Enrique Rubio, in his International Association for Human Resource Information Management (IHRIM) blog “The Essential Role of HR in Unleashing Radical Global Innovation” talks about radical HR in this way:
“If we want to go at all, we must go together.” If we want to survive and thrive as humanity we are going to have to come together as a global community, put our differences aside, and tap into the massive power of our collective intelligence, creativity, imagination, resourcefulness, and grit to find solutions to these global challenges while we endure the short-term consequences of not having come together sooner. That’s the only way to think and implement deep, wide, far-reaching, and quickly implemented solutions.
Coming together, building bridges across countries, cultures, and communities, and tearing down the mental walls that separate us, isn’t just wishful thinking promoted by hippies, it is becoming a human survival imperative if we want to preserve our existence in the years to come.”
Yes! I can get behind that. Radical HR is a fundamental shift. It’s about building a consent-based workplace, deepening trust and accountability through generative conflict, and using choice points to move toward equity even when the road toward equity is not fully visible.
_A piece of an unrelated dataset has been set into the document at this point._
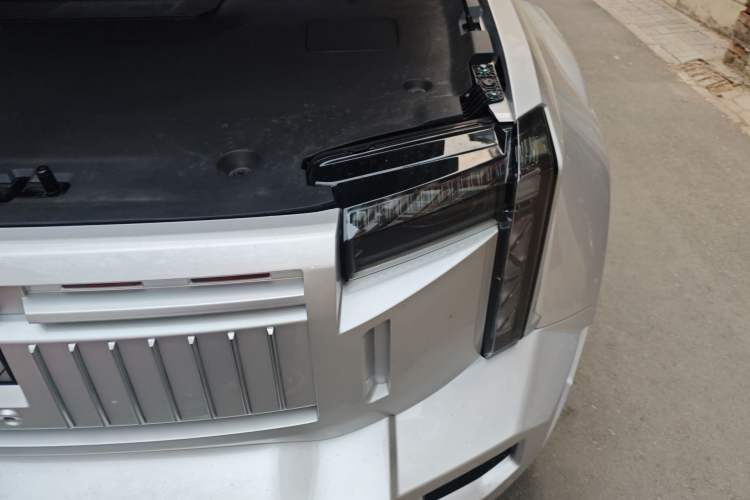 Used iCAR 03 2024 501km Four-wheel Drive Long-range Intelligent Driving Edition Engine Bay Left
It’s about advancing transparency, shining a light on, and if possible undoing (or at least reducing the harm of) the inequities built into most standard organizational policies and procedures. It’s about understanding that all risks do not have the same consequences. It’s about providing a framework across our movement organizations for liberatory practices to flourish. And to quote my friend and colleague who got me started on this search: It’s about putting the “Human” back in human resources.